O presidente do Senado, Davi Alcolumbre (União-AP), não participou do evento que marcou os 100 dias do Pacto Nacional Brasil contra o Feminicídio, uma iniciativa entre os Três Poderes lançada em fevereiro. Nesta cerimônia, estavam presentes os presidentes dos três poderes, mas Alcolumbre foi o único que não compareceu.
Segundo a assessoria do senador, a ausência foi por motivos pessoais. A representação do Legislativo ficou com o presidente da Câmara, Hugo Motta (Republicanos-PB), e com o segundo vice-presidente do Senado, Humberto Costa (PT-PE), que participaram ao lado do presidente Luiz Inácio Lula da Silva (PT) e do presidente do Supremo Tribunal Federal (STF), ministro Edson Fachin.
Integrantes do governo interpretam a falta como mais um sinal de distanciamento entre Lula e Alcolumbre. Na semana anterior, o senador também não participou do lançamento do Programa Brasil contra o Crime Organizado, evento ocorrido no Palácio do Planalto, quando apenas Motta representou o Legislativo.
Reencontros e afastamento
Desde a rejeição de Jorge Messias ao STF, Lula e Alcolumbre estiveram juntos publicamente em poucas ocasiões e tiveram pouca interação. Na cerimônia de posse de Odair Cunha como ministro do Tribunal de Contas da União (TCU), os dois estavam sentados próximos, mas sem contato durante o evento, trocando apenas cumprimentos ao final para fotos.

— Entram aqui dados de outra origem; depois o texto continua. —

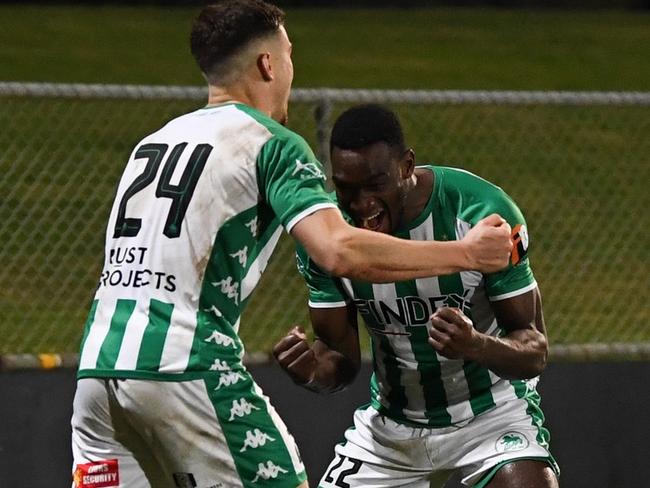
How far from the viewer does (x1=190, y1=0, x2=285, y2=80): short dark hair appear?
4.83m

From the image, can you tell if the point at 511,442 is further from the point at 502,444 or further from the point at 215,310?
the point at 215,310

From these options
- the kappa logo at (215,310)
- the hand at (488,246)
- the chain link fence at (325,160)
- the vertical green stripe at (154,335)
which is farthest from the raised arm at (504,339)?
the chain link fence at (325,160)

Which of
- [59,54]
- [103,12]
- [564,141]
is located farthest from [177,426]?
[103,12]

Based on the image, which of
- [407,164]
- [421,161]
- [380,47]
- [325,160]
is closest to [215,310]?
[407,164]

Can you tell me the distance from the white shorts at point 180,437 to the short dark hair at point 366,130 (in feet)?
3.16

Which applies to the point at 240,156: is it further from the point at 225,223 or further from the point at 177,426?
the point at 177,426

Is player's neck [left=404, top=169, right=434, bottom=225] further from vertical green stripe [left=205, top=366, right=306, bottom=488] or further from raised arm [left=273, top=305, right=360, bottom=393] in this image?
vertical green stripe [left=205, top=366, right=306, bottom=488]

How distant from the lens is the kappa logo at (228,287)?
4641mm

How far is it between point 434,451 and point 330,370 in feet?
1.64

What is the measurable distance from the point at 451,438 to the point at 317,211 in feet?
5.06

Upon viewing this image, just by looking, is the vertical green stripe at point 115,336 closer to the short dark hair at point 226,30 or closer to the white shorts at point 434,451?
the short dark hair at point 226,30

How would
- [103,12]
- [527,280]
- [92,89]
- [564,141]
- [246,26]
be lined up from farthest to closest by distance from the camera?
[103,12] → [564,141] → [92,89] → [527,280] → [246,26]

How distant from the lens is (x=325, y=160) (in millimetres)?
7477

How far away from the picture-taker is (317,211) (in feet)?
14.6
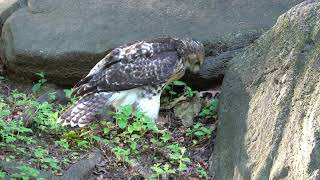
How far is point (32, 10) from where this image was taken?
884 centimetres

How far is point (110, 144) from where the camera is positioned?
677cm

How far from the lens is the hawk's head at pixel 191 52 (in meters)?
7.67

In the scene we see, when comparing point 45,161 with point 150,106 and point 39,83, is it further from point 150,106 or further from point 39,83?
point 39,83

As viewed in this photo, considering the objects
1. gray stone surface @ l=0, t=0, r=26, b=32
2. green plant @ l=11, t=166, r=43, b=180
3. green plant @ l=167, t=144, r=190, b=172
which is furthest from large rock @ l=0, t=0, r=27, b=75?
green plant @ l=11, t=166, r=43, b=180

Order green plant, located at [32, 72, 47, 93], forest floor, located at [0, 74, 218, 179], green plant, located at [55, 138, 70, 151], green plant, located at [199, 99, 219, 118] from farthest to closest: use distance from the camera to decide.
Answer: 1. green plant, located at [32, 72, 47, 93]
2. green plant, located at [199, 99, 219, 118]
3. green plant, located at [55, 138, 70, 151]
4. forest floor, located at [0, 74, 218, 179]

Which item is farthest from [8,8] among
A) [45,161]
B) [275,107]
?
[275,107]

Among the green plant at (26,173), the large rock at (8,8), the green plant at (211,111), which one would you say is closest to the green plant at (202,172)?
the green plant at (211,111)

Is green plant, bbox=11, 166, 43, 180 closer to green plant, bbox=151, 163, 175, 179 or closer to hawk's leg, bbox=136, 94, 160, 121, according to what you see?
green plant, bbox=151, 163, 175, 179

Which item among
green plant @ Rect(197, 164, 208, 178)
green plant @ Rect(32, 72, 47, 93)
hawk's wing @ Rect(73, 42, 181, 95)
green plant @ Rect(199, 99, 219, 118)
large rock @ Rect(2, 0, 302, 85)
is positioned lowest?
green plant @ Rect(197, 164, 208, 178)

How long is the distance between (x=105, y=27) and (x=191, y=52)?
1224mm

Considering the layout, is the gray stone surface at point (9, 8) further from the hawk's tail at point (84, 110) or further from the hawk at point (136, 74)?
the hawk's tail at point (84, 110)

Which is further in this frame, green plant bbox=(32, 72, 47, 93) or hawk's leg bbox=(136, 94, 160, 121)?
green plant bbox=(32, 72, 47, 93)

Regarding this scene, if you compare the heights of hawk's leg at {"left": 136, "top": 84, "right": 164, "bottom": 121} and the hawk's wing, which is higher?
the hawk's wing

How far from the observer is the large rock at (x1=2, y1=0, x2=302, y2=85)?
322 inches
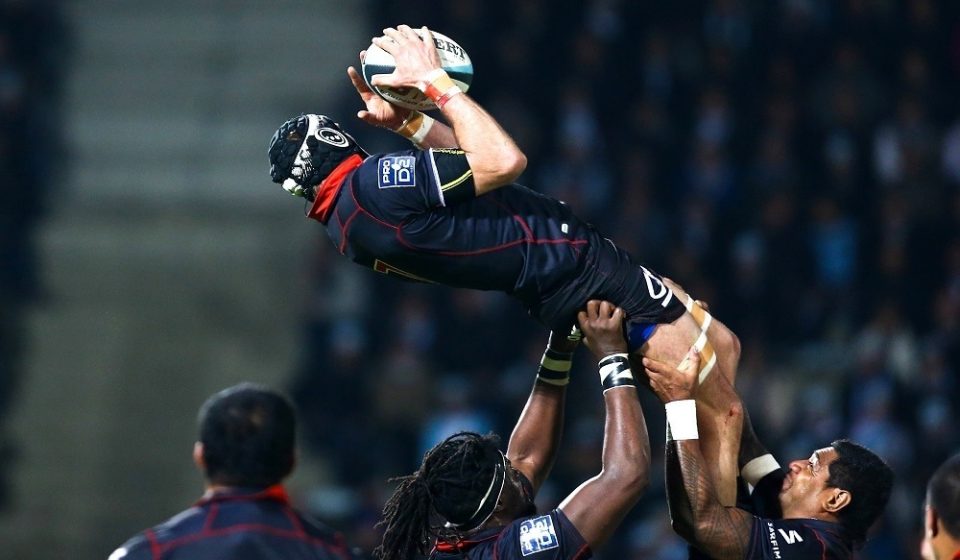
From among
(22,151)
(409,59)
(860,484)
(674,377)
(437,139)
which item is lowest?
(860,484)

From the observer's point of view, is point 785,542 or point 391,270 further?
point 391,270

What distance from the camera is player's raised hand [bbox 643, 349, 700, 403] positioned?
15.7 ft

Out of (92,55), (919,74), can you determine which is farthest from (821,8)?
(92,55)

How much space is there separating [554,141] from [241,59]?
3769mm

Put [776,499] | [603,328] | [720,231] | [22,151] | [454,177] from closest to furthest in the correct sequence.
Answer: [454,177], [603,328], [776,499], [720,231], [22,151]

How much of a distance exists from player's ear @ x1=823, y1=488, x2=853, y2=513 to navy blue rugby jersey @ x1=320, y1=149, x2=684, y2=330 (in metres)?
0.81

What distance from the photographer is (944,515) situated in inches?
163

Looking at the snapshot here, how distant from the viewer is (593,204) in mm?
12172

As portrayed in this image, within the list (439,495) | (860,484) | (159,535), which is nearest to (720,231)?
(860,484)

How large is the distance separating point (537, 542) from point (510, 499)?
1.05 feet

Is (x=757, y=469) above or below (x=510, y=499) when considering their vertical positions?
below

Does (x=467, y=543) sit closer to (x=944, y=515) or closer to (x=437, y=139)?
(x=944, y=515)

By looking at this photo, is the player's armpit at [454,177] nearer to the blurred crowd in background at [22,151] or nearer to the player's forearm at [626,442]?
the player's forearm at [626,442]

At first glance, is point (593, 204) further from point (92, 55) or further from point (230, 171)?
point (92, 55)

Em outra cerimônia de posse, a do ministro Nunes Marques na presidência do Tribunal Superior Eleitoral (TSE), o encontro público entre os dois também foi marcado por distância e desconforto visível.
Rejeição de Messias ao STF
- A última rejeição a indicações para o STF pelo Senado ocorreu em 1894, durante o governo de Floriano Peixoto.
- Naquela ocasião, cinco nomes foram rejeitados.
- A indicação de Jorge Messias recebeu 42 votos contra e 34 a favor.
- Era necessário ao menos 41 votos favoráveis para aprovação.
- A demora na indicação e a vaga aberta desde a aposentadoria do ministro Barroso deixam o STF desfalcado.
Um outro episódio que reforça o distanciamento ocorreu durante a cerimônia no TSE, quando Alcolumbre evitou aplaudir Jorge Messias após o seu nome ser citado no discurso do presidente da Ordem dos Advogados do Brasil (OAB), Beto Simonetti.
Apaziguamento
Interlocutores do presidente Lula trabalham para diminuir a tensão entre o Palácio do Planalto e a liderança do Senado. Parlamentares que apoiam o governo defendem a continuidade do diálogo com Alcolumbre para garantir o avanço de pautas importantes. Também há esforços para organizar um encontro fechado entre Lula e o presidente do Senado, a fim de reaproximar os dois.
Após a rejeição de Messias, os ministros José Múcio (Defesa) e José Guimarães (Relações Institucionais), com boa relação no Congresso, se reuniram com Alcolumbre. Aliados dizem que os encontros tiveram como objetivo aliviar a tensão e melhorar o diálogo. Fontes próximas afirmam que ambos estão dispostos a realizar uma reunião presencial.